------ SOURCE PASSAGE
As the peloton weaved its way through the damp streets of Sicily last Monday en route to Mount Etna, Geraint Thomas’ Giro d’Italia was brought to a cruel and abrupt ending.

A seemingly innocuous water bottle was the villain this time, carelessly discarded yet incredulously lodged itself in Thomas’ wheel, send ing him tumbling towards a brutal crash and a fractured hip.

The former Tour de France winner persevered, despite crimson visible beneath his shredded lycra. His courage would sadly not be enough, with the Ineos Grenadier forced to abandon, just like he did in 2017, soon after crawling towards stage three’s spectacular finish surrounded by volcanic rock.

“It's so frustrating. I'd put so much work into this race," the 2018 Tour de France winner said. "I did everything I could and feel like I was in just as good, if not better, shape than when I won the Tour.

“I was feeling really good. So for it just to end like this is gutting.”

While Thomas can point to wretched luck in Italy, it is easy to forget there is already an arduous tempo to the Giro as the riders navigate the treacherous challenges.

Bradley Wiggins, the 2012 Tour de France champion and winner of two stages in his career at the Giro, is adamant Italy poses a greater challenge than the sport’s more illustrious race in France.

“The Giro is, for me, up there with the Tour,” Wiggins tells The Independent. “Maybe not in the general public’s eyes.

“The pattern of the Tour is historically, five or six days, either sprint stages or up and down, then you’ll get three or four days in the Pyrenees, transitional stages, three or four days in the Alps and a time trial to Paris.

“The Giro, though, it comes thick and fast. On day three you could be on a summit finish, then two or three days of nothing, then you could have four mountain stages. It’s just constant throughout.”

With Thomas now discarded from the battle to claim the prestigious maglia rosa, and fellow pre-race favourite Simon Yates off the pace, the Giro has provided another reminder of why it could well be elite cycling’s most formidable test.  

“It’s one of those, more crashes, normally you have to contend with the weather too," Wiggins adds.

“Usually in May in the high mountains in the Giro in Italy in the Dolomites, there is still snow on top of the mountains, some of the passes you don’t go over. But this year it’s all changed due to the time of the year.

“And by the time you get to the end of the race in Milan, after three weeks you feel like you’ve been going for six weeks.”
------------
------ DATA FOR THIS TASK
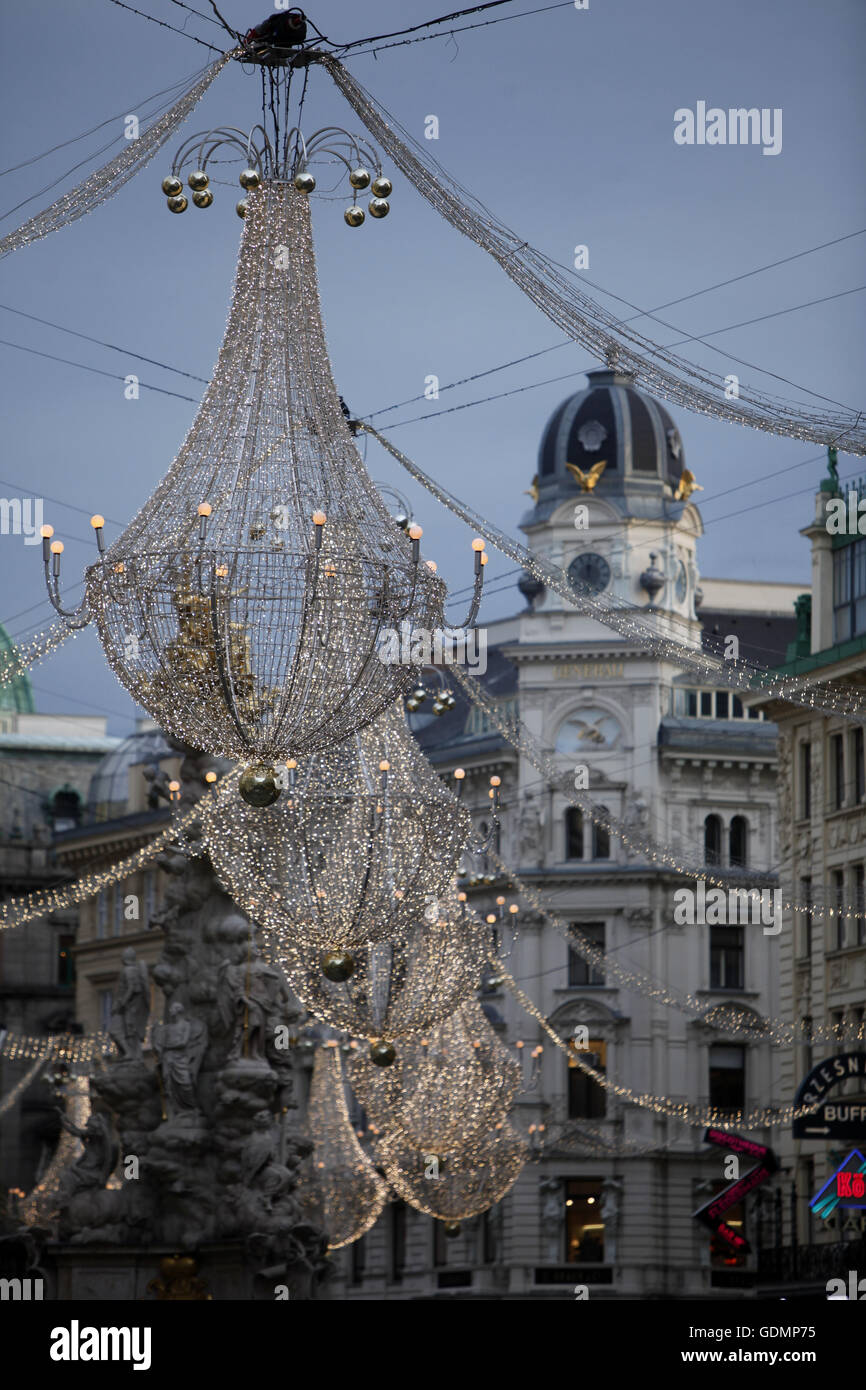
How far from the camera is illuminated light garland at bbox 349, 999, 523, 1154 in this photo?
29641mm

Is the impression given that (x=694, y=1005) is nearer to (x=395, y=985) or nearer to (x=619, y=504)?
(x=619, y=504)

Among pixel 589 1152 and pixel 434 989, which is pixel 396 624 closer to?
pixel 434 989

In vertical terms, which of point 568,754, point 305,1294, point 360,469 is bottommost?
point 305,1294

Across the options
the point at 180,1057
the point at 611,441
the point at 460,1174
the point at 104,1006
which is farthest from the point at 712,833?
the point at 180,1057

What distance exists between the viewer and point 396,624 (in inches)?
625

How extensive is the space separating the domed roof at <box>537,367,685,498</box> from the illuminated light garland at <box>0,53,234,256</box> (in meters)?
45.0

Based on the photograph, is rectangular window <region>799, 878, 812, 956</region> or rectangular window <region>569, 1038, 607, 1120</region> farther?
rectangular window <region>569, 1038, 607, 1120</region>

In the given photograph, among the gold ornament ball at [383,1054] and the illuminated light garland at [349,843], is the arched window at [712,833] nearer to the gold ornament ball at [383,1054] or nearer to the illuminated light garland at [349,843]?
the illuminated light garland at [349,843]

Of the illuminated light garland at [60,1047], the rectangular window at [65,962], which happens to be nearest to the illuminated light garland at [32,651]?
the illuminated light garland at [60,1047]

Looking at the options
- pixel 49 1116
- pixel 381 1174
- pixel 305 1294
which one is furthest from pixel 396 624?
pixel 49 1116

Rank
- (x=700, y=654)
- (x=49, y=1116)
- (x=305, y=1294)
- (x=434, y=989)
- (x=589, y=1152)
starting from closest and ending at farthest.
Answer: (x=700, y=654), (x=434, y=989), (x=305, y=1294), (x=589, y=1152), (x=49, y=1116)

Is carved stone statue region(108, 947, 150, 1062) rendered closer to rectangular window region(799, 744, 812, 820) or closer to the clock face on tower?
rectangular window region(799, 744, 812, 820)

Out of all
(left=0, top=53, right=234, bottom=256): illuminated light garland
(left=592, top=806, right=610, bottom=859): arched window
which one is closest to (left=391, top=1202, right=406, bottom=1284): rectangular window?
(left=592, top=806, right=610, bottom=859): arched window
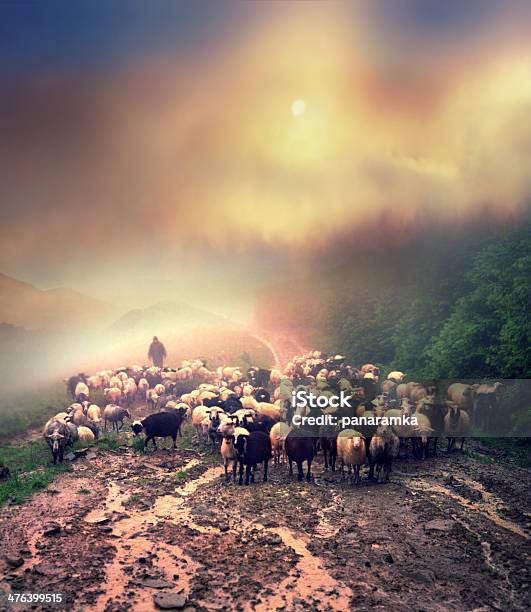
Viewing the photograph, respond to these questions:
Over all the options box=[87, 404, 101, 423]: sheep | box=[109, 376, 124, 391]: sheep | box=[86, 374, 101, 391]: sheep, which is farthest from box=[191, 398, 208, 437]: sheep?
box=[86, 374, 101, 391]: sheep

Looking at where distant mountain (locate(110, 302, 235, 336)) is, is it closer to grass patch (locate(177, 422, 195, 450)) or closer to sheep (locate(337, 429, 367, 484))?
grass patch (locate(177, 422, 195, 450))

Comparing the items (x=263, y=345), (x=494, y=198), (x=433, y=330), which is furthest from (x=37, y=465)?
(x=494, y=198)

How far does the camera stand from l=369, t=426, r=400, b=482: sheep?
15648 millimetres

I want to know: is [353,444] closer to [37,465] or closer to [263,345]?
[37,465]

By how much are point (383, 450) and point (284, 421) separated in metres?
5.95

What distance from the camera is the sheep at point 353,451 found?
1568 cm

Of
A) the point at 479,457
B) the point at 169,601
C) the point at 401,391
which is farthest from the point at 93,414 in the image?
the point at 479,457

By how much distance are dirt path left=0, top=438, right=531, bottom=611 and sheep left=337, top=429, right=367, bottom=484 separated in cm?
57

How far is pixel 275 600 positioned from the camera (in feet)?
30.9

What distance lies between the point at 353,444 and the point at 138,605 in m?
8.49

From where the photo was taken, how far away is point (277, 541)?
11703 mm

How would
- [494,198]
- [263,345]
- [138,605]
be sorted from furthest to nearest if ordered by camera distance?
[263,345]
[494,198]
[138,605]

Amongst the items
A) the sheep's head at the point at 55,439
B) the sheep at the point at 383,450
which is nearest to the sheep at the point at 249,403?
the sheep at the point at 383,450

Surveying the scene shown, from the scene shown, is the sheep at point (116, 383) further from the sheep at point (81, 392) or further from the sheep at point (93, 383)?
the sheep at point (93, 383)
------------
JOB A:
According to the Giro article, what object got caught in Thomas' wheel and sent him crashing?
JOB B:
Copy out the entries verbatim, everything from the line containing "Comparing the items" down to the end of the entries, with both of those lines included.
The cycling article and the entries have nothing to do with each other.

PROBLEM SOLUTION A:
A discarded water bottle.

PROBLEM SOLUTION B:
Comparing the items (x=263, y=345), (x=494, y=198), (x=433, y=330), which is furthest from (x=37, y=465)?
(x=494, y=198)

How far does the camera stand from l=369, t=426, r=400, b=482: sheep?
15648 millimetres

I want to know: is [353,444] closer to [37,465] or closer to [263,345]?
[37,465]

By how much are point (383, 450) and point (284, 421) separated in metres?
5.95

What distance from the camera is the sheep at point 353,451 found?
1568 cm

Of
A) the point at 479,457
B) the point at 169,601
C) the point at 401,391
which is farthest from the point at 93,414 in the image?
the point at 479,457

By how much distance are dirt path left=0, top=438, right=531, bottom=611 and sheep left=337, top=429, right=367, bottom=484 separated in cm?
57

How far is pixel 275 600 positioned from the camera (in feet)?
30.9

What distance lies between the point at 353,444 and the point at 138,605 in m?
8.49

From where the photo was taken, how far away is point (277, 541)?
11703 mm

How would
- [494,198]
- [263,345]
- [138,605]
be sorted from furthest to nearest if ordered by camera distance?
[263,345]
[494,198]
[138,605]

Amongst the items
A) the sheep's head at the point at 55,439
B) the sheep at the point at 383,450
which is nearest to the sheep at the point at 249,403?
the sheep at the point at 383,450

Surveying the scene shown, from the scene shown, is the sheep at point (116, 383) further from the sheep at point (81, 392) or further from the sheep at point (93, 383)?
the sheep at point (93, 383)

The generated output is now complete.